The National Water Commission of Mexico (CNA) recently approved a proposal to install a new irrigation system at the center’s experimental station near Ciudad Obregón, northwestern Mexico. The CNA will finance half of the MXN 4,216,850 (about U$330,000) project and Patronato, the Agricultural Research and Experimentation Board of the State of Sonora (a group of private farmers) will fund the rest. The new irrigation system will be installed by the end of October.
“The replacement of the underground irrigation system at our research station was a high priority,” says Rodrigo Rascón, Obregón station superintendent. “Some of the pipes are over 30 years old, and there are many leaks that are difficult and expensive to repair. This deteriorated infrastructure represents a constant threat to our research activities, particularly those related to drought or supplementary irrigation.”

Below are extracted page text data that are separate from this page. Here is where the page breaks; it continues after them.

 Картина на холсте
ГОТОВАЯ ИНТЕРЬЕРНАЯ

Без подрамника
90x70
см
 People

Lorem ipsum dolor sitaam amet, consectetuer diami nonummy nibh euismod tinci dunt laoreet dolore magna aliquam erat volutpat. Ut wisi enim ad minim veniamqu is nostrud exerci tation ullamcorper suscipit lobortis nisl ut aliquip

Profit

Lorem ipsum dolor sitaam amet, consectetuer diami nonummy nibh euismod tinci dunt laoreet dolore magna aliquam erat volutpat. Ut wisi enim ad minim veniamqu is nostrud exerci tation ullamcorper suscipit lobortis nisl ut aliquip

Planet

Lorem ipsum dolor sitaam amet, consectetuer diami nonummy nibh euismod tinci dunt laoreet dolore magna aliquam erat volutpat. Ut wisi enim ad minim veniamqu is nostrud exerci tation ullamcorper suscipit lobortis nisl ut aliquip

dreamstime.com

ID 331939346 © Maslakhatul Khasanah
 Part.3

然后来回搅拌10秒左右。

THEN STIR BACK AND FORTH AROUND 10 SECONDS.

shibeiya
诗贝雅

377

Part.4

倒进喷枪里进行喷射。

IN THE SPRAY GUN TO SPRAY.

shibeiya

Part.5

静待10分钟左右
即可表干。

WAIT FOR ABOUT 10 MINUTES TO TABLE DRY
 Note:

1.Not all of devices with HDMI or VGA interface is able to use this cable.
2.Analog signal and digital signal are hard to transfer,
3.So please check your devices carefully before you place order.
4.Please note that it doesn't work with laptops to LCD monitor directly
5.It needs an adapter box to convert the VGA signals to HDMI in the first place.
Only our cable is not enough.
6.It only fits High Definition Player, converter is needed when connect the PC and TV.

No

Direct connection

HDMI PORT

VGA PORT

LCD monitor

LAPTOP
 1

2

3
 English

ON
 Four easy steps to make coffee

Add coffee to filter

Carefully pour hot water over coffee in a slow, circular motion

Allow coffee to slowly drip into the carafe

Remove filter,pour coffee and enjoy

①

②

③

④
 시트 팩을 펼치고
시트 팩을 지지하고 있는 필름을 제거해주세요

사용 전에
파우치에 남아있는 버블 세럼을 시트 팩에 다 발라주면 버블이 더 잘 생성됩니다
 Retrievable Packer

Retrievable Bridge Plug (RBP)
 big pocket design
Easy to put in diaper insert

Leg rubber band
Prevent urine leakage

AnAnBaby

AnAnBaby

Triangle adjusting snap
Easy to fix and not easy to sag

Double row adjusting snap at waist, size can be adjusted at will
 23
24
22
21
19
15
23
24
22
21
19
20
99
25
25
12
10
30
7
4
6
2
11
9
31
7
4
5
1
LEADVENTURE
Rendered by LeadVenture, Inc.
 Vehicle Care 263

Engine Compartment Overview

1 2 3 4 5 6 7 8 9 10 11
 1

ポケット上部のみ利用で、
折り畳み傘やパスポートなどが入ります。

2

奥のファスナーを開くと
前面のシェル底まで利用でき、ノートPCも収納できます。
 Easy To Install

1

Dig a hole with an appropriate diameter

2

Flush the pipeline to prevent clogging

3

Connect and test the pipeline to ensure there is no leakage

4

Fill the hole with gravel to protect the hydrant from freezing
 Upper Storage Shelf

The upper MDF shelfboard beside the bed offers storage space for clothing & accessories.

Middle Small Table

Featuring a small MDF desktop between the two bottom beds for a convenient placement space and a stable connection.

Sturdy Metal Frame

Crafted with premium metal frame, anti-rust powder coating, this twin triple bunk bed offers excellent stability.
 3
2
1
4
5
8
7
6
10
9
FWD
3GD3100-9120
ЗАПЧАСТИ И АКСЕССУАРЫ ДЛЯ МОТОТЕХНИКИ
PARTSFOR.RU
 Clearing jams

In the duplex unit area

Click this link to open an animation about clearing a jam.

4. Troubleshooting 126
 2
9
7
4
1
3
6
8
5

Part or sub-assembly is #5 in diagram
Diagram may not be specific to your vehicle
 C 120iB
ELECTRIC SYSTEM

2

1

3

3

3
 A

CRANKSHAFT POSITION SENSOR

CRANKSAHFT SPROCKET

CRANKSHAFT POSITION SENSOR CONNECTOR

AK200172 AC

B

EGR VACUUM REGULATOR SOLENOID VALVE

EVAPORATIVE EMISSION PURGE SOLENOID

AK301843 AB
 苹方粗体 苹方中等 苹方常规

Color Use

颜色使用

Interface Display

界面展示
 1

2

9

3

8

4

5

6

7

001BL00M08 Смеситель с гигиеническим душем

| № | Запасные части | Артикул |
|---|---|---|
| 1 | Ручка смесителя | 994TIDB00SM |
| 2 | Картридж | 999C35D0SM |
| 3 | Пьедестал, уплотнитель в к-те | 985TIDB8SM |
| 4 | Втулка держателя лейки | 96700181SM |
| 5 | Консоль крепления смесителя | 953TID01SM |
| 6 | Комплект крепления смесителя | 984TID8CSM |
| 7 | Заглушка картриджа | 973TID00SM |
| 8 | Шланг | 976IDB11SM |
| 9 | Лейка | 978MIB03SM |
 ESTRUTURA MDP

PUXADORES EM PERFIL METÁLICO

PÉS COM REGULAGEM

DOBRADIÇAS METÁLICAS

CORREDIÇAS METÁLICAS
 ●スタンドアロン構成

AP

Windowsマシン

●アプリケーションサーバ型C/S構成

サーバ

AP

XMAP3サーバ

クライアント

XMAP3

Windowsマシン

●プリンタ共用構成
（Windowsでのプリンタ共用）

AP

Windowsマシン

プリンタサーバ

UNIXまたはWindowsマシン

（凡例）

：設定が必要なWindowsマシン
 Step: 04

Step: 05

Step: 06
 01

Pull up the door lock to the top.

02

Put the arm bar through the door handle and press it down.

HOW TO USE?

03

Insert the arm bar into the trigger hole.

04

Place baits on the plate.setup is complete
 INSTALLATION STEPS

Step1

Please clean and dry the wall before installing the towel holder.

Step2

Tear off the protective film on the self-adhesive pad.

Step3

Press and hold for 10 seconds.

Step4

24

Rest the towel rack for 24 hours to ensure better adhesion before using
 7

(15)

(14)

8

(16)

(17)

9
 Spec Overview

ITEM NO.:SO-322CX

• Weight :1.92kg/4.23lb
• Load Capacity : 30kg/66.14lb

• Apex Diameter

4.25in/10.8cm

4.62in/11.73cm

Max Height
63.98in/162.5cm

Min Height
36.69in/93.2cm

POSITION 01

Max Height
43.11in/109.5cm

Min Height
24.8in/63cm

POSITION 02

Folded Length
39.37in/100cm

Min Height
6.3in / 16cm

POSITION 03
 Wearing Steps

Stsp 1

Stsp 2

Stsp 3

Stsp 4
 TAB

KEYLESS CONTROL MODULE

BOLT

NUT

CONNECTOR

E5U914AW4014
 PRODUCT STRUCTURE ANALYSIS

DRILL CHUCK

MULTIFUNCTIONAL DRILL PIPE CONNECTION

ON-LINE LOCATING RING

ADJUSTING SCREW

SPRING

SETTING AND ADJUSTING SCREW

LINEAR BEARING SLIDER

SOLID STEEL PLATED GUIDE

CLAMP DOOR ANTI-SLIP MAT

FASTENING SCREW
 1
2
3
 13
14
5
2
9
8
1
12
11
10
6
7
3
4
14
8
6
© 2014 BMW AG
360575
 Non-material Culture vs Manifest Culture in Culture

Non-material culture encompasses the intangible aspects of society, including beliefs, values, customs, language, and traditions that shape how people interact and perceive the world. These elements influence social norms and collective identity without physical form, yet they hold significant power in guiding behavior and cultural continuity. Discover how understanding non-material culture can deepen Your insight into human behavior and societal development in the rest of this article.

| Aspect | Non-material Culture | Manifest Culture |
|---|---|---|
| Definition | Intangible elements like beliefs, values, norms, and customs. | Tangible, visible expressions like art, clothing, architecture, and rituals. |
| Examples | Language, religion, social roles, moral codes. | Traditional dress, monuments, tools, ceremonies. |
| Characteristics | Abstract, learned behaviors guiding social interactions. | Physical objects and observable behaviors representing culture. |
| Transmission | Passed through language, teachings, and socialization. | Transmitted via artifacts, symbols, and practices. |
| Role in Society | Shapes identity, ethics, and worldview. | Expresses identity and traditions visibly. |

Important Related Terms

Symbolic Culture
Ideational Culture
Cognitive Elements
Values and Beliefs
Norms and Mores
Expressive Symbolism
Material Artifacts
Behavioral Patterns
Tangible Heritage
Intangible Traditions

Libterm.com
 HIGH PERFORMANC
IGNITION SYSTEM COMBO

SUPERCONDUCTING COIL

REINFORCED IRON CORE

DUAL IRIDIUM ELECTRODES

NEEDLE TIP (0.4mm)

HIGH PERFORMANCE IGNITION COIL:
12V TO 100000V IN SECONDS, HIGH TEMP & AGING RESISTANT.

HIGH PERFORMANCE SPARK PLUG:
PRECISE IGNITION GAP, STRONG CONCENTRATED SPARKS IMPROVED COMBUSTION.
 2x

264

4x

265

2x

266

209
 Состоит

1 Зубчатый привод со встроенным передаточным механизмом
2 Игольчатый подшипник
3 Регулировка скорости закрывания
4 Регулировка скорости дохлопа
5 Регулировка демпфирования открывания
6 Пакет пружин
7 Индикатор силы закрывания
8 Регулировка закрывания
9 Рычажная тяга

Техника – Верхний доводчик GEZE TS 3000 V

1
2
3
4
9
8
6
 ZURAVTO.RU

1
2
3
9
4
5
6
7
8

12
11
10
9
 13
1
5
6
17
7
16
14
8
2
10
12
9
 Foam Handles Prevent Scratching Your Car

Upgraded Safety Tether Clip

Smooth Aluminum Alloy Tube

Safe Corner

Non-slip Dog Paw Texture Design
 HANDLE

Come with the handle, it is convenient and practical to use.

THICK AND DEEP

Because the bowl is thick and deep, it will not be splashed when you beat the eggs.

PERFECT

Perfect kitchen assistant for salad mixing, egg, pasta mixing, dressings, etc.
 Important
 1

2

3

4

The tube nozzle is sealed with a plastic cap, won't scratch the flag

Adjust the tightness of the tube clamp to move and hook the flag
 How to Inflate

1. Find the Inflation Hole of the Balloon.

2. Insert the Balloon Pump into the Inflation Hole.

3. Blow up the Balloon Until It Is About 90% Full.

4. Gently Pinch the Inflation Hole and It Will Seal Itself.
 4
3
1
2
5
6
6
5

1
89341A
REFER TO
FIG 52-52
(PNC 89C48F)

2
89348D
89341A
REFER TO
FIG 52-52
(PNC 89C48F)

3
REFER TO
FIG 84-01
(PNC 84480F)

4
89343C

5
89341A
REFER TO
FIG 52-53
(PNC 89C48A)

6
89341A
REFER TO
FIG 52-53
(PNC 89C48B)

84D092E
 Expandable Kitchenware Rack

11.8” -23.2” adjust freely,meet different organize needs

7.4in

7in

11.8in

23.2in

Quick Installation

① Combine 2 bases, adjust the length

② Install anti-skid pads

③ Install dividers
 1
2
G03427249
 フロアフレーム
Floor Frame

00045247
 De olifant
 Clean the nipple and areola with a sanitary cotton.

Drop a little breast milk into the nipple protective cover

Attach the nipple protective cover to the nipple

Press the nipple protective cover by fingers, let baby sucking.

The pipes are over five km long and most are made of cement with junctures every 90 cm. On multiple occasions, it has been necessary to make regular unlined canals that carry irrigation water on the soil surface, according to Rascón. Unfortunately, these lead to water losses in infiltration and evaporation, and recurring costs associated with maintenance, he says. Water leaches down into the soil from the unlined canals, and the sun also evaporates part of the water that runs through them.
CIMMYT’s Obregón station is located on Patronato’s land in the Yaqui Valley. Patronato allows the center to use 170 hectares of land for research that generates advanced wheat germplasm for the world. Thanks to both the CNA and Patronato for their generous support for the new irrigation system!